— BEGIN DATASET ROWS —

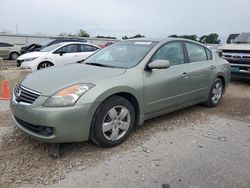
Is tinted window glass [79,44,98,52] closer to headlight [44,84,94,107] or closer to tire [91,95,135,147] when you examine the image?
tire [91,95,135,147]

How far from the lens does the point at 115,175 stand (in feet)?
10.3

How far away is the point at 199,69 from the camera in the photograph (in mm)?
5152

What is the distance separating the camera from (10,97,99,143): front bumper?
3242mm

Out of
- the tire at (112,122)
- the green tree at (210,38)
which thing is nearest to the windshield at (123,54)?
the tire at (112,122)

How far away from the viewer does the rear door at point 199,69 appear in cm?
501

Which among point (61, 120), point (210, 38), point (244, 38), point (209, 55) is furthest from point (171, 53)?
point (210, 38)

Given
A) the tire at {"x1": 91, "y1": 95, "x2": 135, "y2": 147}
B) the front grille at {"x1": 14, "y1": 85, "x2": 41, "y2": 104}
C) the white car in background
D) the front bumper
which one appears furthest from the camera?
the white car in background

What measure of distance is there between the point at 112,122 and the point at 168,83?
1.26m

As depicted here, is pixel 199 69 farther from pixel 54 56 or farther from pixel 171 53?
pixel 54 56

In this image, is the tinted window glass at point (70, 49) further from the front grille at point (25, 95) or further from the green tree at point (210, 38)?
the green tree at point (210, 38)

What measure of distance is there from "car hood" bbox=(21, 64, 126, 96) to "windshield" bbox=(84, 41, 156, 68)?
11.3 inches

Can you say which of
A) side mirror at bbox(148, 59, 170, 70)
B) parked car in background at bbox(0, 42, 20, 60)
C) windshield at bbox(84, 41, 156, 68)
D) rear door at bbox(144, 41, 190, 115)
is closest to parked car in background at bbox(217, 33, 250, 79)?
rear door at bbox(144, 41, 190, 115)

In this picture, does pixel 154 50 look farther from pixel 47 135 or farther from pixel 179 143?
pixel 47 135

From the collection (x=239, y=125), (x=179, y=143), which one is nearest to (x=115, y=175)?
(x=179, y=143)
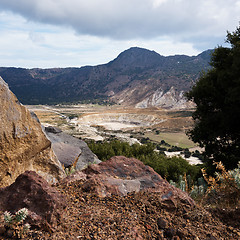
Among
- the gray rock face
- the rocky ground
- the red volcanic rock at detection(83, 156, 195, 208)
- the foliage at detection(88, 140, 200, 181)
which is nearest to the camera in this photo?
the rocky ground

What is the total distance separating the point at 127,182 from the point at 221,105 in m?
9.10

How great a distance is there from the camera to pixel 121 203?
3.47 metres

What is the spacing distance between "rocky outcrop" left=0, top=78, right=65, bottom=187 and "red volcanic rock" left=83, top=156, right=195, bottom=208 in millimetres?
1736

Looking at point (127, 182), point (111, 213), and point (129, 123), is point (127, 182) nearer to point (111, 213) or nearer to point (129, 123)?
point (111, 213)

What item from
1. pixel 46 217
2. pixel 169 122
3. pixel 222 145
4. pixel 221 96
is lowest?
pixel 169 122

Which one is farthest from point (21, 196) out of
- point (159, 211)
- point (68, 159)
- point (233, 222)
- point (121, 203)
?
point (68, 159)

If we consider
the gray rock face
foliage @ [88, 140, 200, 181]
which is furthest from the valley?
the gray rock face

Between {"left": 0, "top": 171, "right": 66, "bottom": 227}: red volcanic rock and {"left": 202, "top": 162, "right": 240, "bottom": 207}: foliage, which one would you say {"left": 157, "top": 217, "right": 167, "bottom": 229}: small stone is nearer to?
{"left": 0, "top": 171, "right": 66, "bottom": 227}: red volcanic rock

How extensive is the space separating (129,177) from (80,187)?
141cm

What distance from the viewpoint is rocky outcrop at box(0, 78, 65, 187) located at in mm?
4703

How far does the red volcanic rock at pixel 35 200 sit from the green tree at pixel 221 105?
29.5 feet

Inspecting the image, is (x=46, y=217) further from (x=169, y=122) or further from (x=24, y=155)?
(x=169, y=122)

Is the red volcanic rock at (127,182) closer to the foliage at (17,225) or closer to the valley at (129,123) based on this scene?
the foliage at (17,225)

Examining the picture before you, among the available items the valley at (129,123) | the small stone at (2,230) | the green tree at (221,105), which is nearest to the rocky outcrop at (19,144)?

— END DATASET ROWS —

» **PROBLEM REQUIREMENTS**: Go through the listing above and write it out again exactly, dropping the pictures.

» **ANSWER TO THE PROBLEM**:
Is tinted window glass [79,44,98,52] closer to headlight [44,84,94,107] or closer to tire [91,95,135,147] when you examine the image?
tire [91,95,135,147]

How far from the lens does the point at 115,175 stand (in feet)?
10.3

How far away is the point at 199,69 from the camera in the photograph (in mm)?
5152

What is the distance separating the camera from (10,97,99,143): front bumper?
3242mm

Out of
- the tire at (112,122)
- the green tree at (210,38)
which thing is nearest to the windshield at (123,54)?
the tire at (112,122)

How far away from the viewer does the rear door at point 199,69 appear in cm?
501

Which among point (61, 120), point (210, 38), point (244, 38), point (209, 55) is furthest from point (171, 53)?
point (210, 38)

Given
A) the tire at {"x1": 91, "y1": 95, "x2": 135, "y2": 147}
B) the front grille at {"x1": 14, "y1": 85, "x2": 41, "y2": 104}
C) the white car in background
D) the front bumper
which one appears furthest from the camera?
the white car in background

What measure of distance is there between the point at 112,122 and the point at 168,83?
1.26m

As depicted here, is pixel 199 69 farther from pixel 54 56 or farther from pixel 171 53?
pixel 54 56

In this image, is the tinted window glass at point (70, 49) further from the front grille at point (25, 95) or further from the green tree at point (210, 38)?
the green tree at point (210, 38)

What measure of distance is there from "car hood" bbox=(21, 64, 126, 96) to "windshield" bbox=(84, 41, 156, 68)?
11.3 inches

Can you say which of
A) side mirror at bbox(148, 59, 170, 70)
B) parked car in background at bbox(0, 42, 20, 60)
C) windshield at bbox(84, 41, 156, 68)
D) rear door at bbox(144, 41, 190, 115)
is closest to parked car in background at bbox(217, 33, 250, 79)?
rear door at bbox(144, 41, 190, 115)

In this picture, does pixel 154 50 look farther from pixel 47 135 or farther from pixel 179 143?
pixel 47 135

From the collection (x=239, y=125), (x=179, y=143), which one is nearest to (x=115, y=175)?
(x=179, y=143)
Among
- the gray rock face
- the rocky ground
- the red volcanic rock at detection(83, 156, 195, 208)
- the foliage at detection(88, 140, 200, 181)
which is nearest to the camera in this photo?
the rocky ground

What is the total distance separating the point at 127,182 from the point at 221,105 in m?
9.10

How great a distance is there from the camera to pixel 121 203?
3.47 metres

What is the spacing distance between "rocky outcrop" left=0, top=78, right=65, bottom=187 and "red volcanic rock" left=83, top=156, right=195, bottom=208 in millimetres?
1736

Looking at point (127, 182), point (111, 213), and point (129, 123), is point (127, 182) nearer to point (111, 213) or nearer to point (129, 123)?
point (111, 213)

What item from
1. pixel 46 217
2. pixel 169 122
3. pixel 222 145
4. pixel 221 96
is lowest?
pixel 169 122

Which one is farthest from point (21, 196) out of
- point (159, 211)
- point (68, 159)
- point (233, 222)
- point (121, 203)
?
point (68, 159)

If we consider
the gray rock face
foliage @ [88, 140, 200, 181]
which is furthest from the valley?
the gray rock face

Between {"left": 0, "top": 171, "right": 66, "bottom": 227}: red volcanic rock and {"left": 202, "top": 162, "right": 240, "bottom": 207}: foliage, which one would you say {"left": 157, "top": 217, "right": 167, "bottom": 229}: small stone is nearer to?
{"left": 0, "top": 171, "right": 66, "bottom": 227}: red volcanic rock

How extensive is the space separating (129,177) from (80,187)?
141cm

What distance from the viewpoint is rocky outcrop at box(0, 78, 65, 187) located at in mm?
4703

How far does the red volcanic rock at pixel 35 200 sit from the green tree at pixel 221 105?
29.5 feet

Inspecting the image, is (x=46, y=217) further from (x=169, y=122) or further from (x=24, y=155)?
(x=169, y=122)

Is the red volcanic rock at (127,182) closer to the foliage at (17,225) or closer to the valley at (129,123) based on this scene?
the foliage at (17,225)

Examining the picture before you, among the available items the valley at (129,123) | the small stone at (2,230) | the green tree at (221,105), which is nearest to the rocky outcrop at (19,144)?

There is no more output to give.